Et puis, a déboulé le jeune du cinquième. Celui qui descend les escaliers deux par deux, déplie sa trottinette juste devant la porte, grimpe dessus et s’éloigne en moins de temps qu’il ne faut pour prononcer le moindre mot, pas même un bonjour. Un jeune quoi, ni ponctuel ni poli, mais toujours pressé. Moi aussi j’ai été jeune.
À six heures quarante, c’est Les Chéris qui sont passés.
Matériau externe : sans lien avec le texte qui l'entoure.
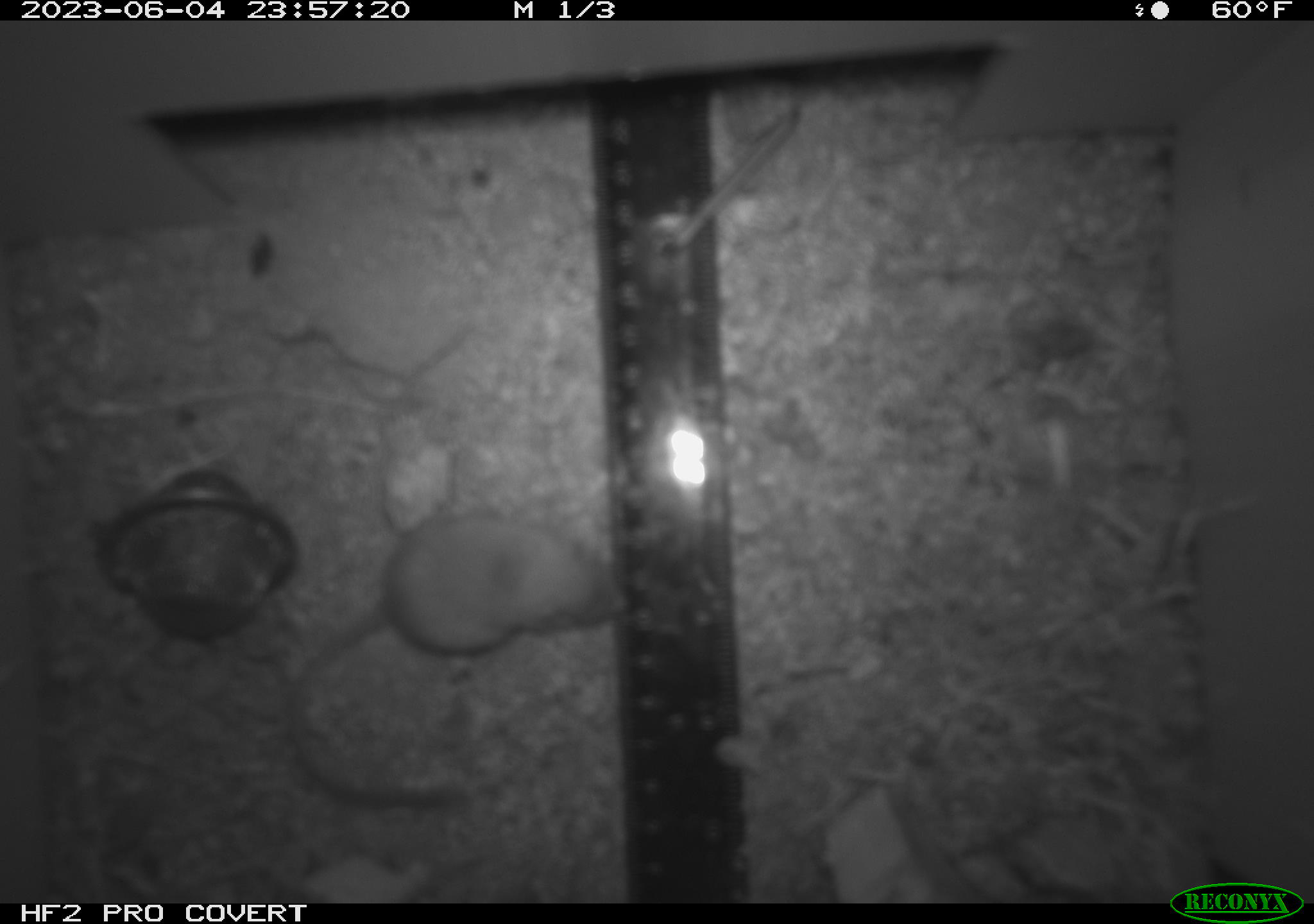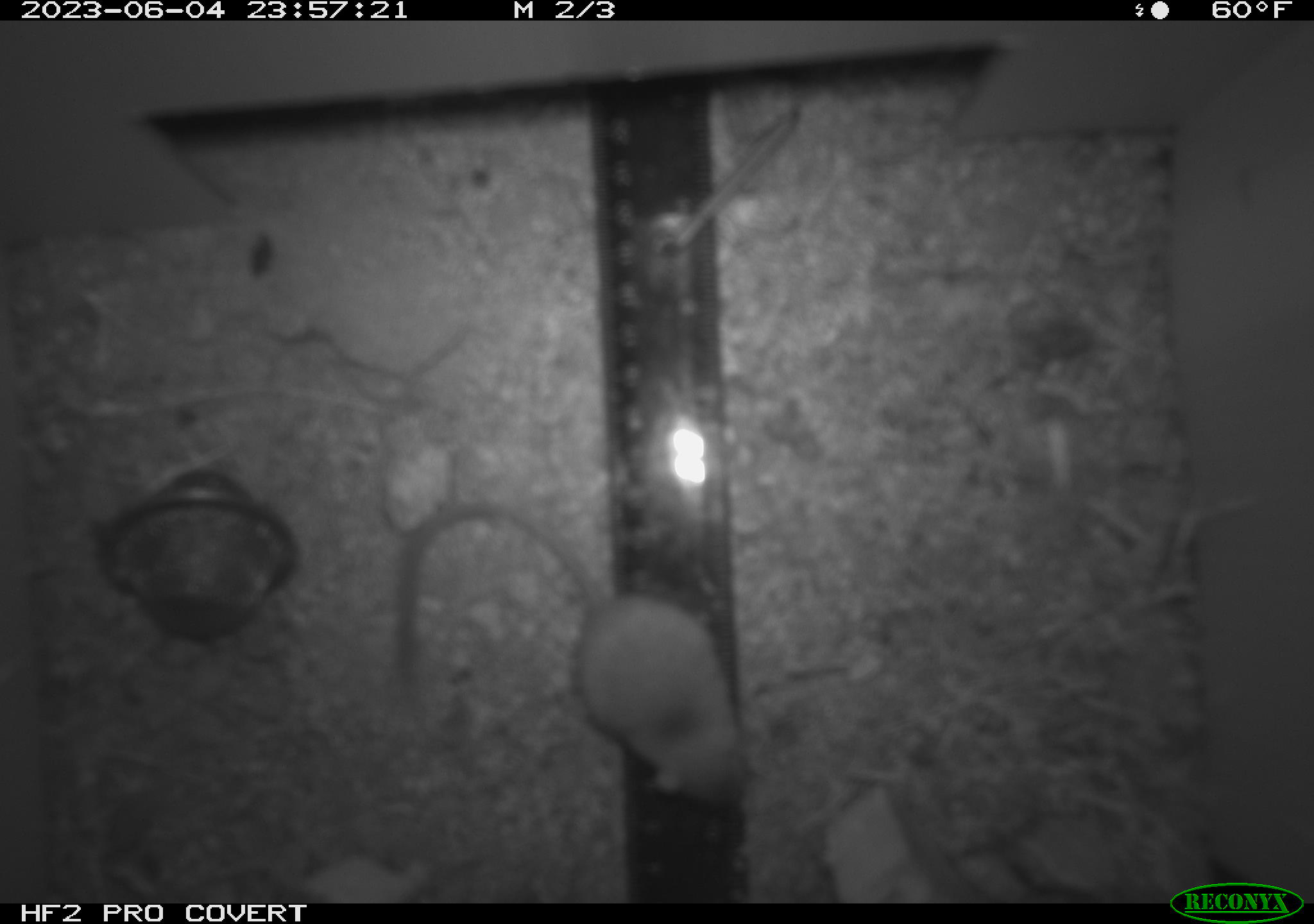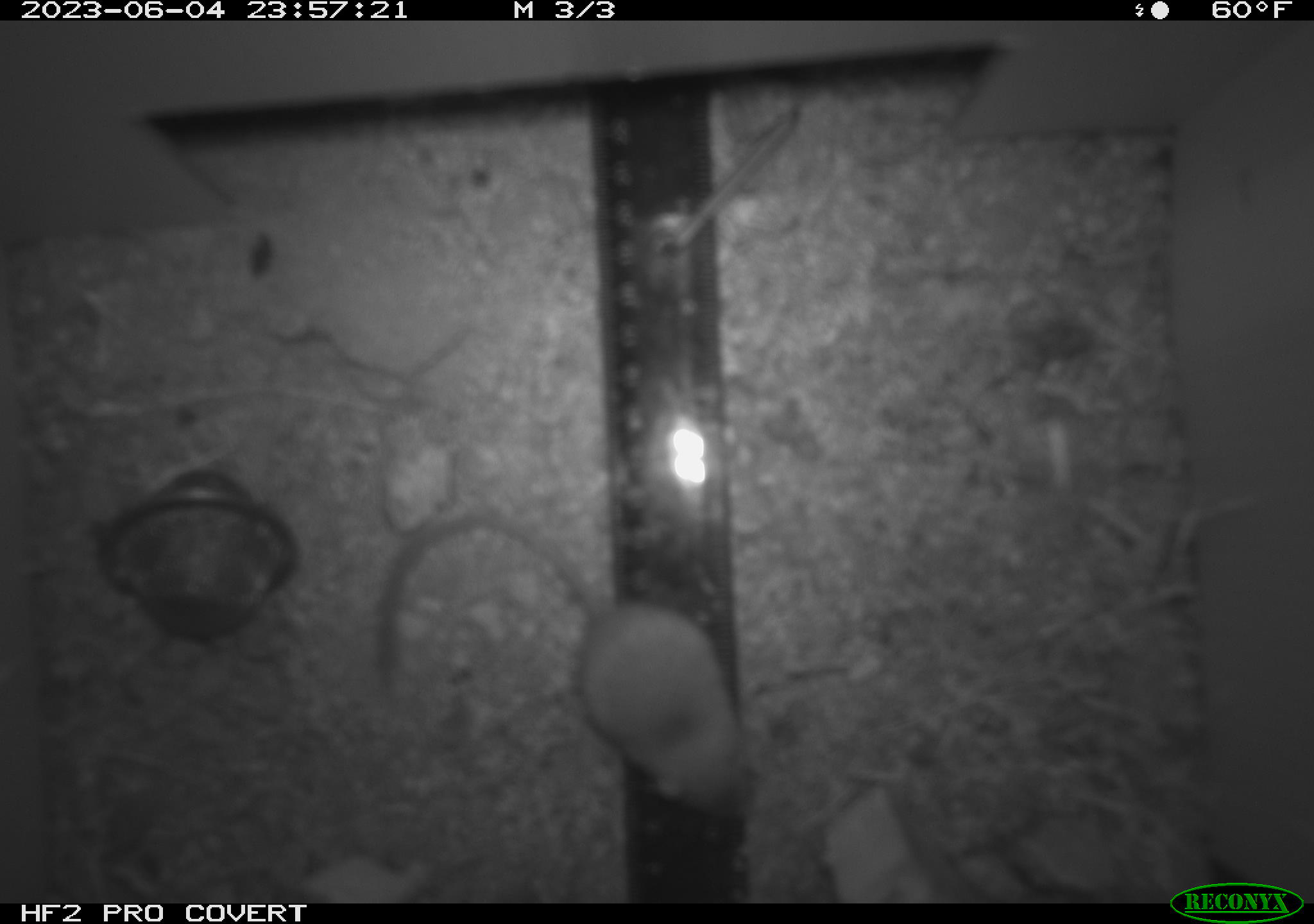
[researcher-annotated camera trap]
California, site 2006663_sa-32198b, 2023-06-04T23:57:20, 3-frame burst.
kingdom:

Je les appelle ainsi parce qu’ils roucoulent des chéri par-ci, des chérie par-là à ne plus pouvoir les compter. Des amoureux, toujours main dans la main. Peut-être travaillent-ils ensemble, peut-être même se sont-ils rencontrés sur leur lieu de travail, je n’en sais rien, tout comme j’ignore leur lieu de résidence, à quelques dizaines de mètres de chez moi ou bien des rues plus loin. Je sais juste que tous les matins, sauf le week-end, ils empruntent ma rue, collés l’un à l’autre, elle à droite, lui à gauche, à cette heure matinale, toujours la même.
Vers sept heures, la rue s’agite pour de bon. À huit heures, elle grouille. À huit heures trente, le Franprix ouvre.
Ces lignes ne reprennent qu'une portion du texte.